Reed left about halfway through a lengthy debate Thursday. His departure seemed to surprise other co-sponsors of the legislation.
“I’ll just say I thought we’d be able to have a debate and get to it,” said Quinton Lucas, who has carried the effort to reform incentive policy. “But I don’t want to start any conflict on that.”
Councilwoman Heather Hall, a fellow co-sponsor of the legislation, said she wasn’t told that Reed would miss the vote.
The Urban Summit, an urban-advocacy group, took issue with Reed not casting a vote.
“The Urban Summit is disappointed that Councilman Jermaine Reed was not sufficiently committed to tax incentive reform to remain at the council meeting on September 22, 2016 long enough to vote for the ordinance he cosponsored,” said Urban Summit founder James Tindall in a statement to The Star.
The Urban Summit worked with Lucas and others on the measure.
“When he skipped out before the vote, he skipped out on us, his constituents,” Tindall’s statement reads.
Mayor Sly James and five other council members who were not co-sponsors of Lucas’ ordinance called for a delay in casting an up-or-down vote in order to smooth out various misgivings about the legislation.
James requested that a component of Lucas’ ordinance, called a Shared Success Fund, be removed and handled separately.
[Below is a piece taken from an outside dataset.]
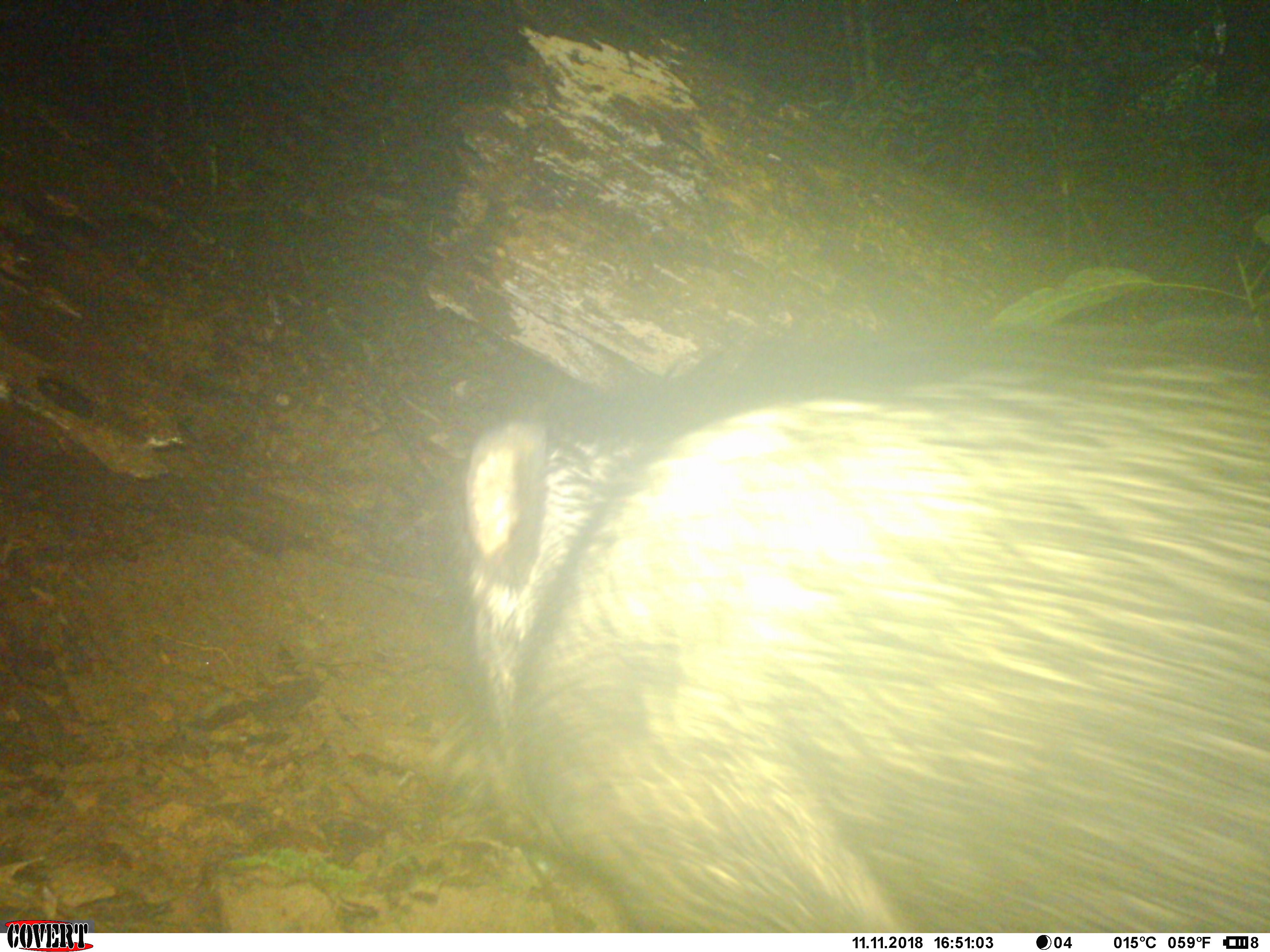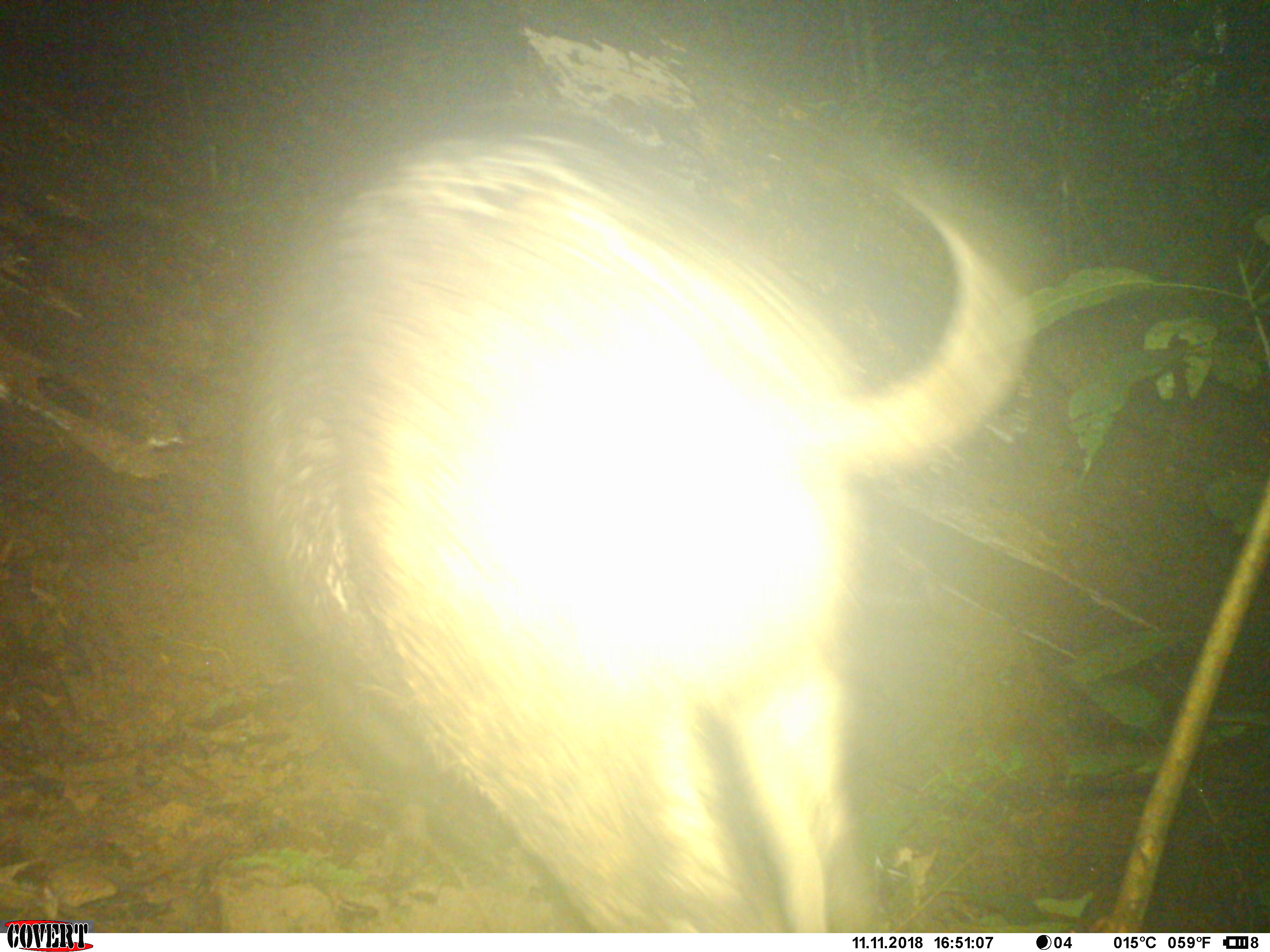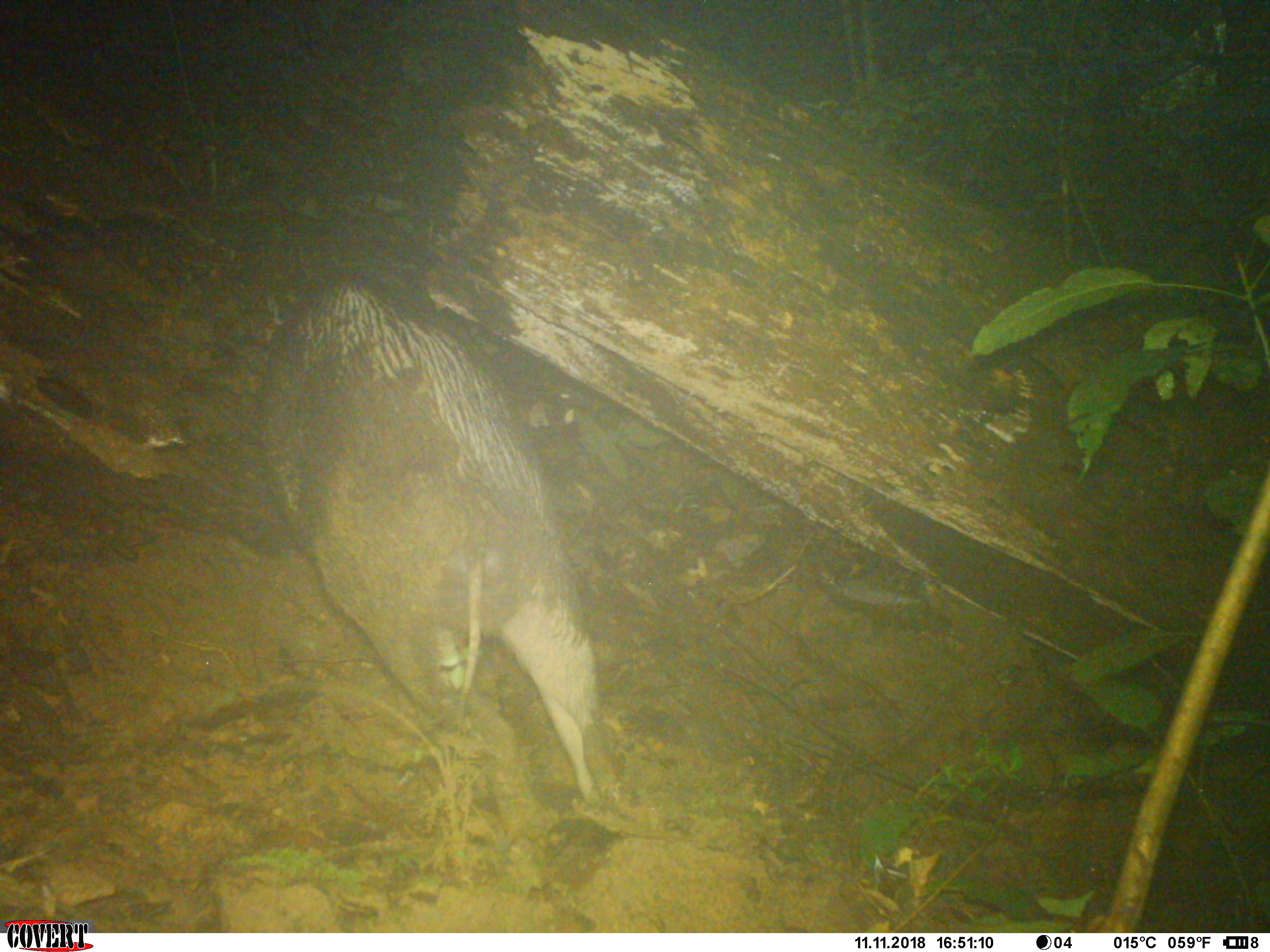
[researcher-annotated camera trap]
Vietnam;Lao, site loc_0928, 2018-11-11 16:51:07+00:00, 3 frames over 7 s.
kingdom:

The Shared Success Fund would receive money from certain payments in lieu of taxes from economic development projects to fund projects in distressed areas.
James has his own version of the Shared Success Fund that puts the responsibility of dispersing the money to an appointed board. Lucas’ version puts those decisions in the hands of the council.
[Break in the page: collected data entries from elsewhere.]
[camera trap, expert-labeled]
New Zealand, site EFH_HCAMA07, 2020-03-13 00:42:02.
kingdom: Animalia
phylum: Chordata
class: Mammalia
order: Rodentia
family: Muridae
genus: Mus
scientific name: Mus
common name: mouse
Another concern was whether taxing jurisdictions — counties, school districts and library districts — supported the measure.
Councilman Scott Taylor wanted governing boards for taxing jurisdictions to pass formal resolutions of support. Councilwoman Jolie Justus said she didn’t want resolutions, but at least assurances. Justus said she wasn’t clear whether taxing jurisdictions were on board.
Kansas City Public Schools Superintendent Mark Bedell, for example, said in a letter that he supported Lucas’ ordinance but had concerns about forthcoming changes the city is considering to the AdvanceKC scoring system.
“I had told Councilman Lucas that I wanted assurances, I wanted to hear from taxing jurisdictions that they were comfortable with what we were doing,” Justus said. “We had not gotten that until we walked into the (council) chamber at 3 o’clock yesterday.”
Justus added that she understood that an amendment to the ordinance on Thursday would affect support for the ordinance. The council’s amendment Thursday made the incentive policy apply to future projects only, and not those that had been approved previously.
“I was told in writing and in person from Councilman Lucas that there were people who were no longer agreeing to the compromise if we amended it,” Justus said. “I was asking for a hold because I wanted to make sure they were all in on the compromise.”
Lucas said he had concerns that Thursday’s debate portrayed taxing jurisdictions as untrustworthy.
“I do plan to write a letter of apology on behalf of me, I guess, to the heads of the taxing jurisdictions, who I think sustained a good deal of attack yesterday, particularly Dr. Bedell of the Kansas City school district,” Lucas said. “I think the way we addressed our taxing jurisdictions, the way they were described, their purported bad acting, was not fair.”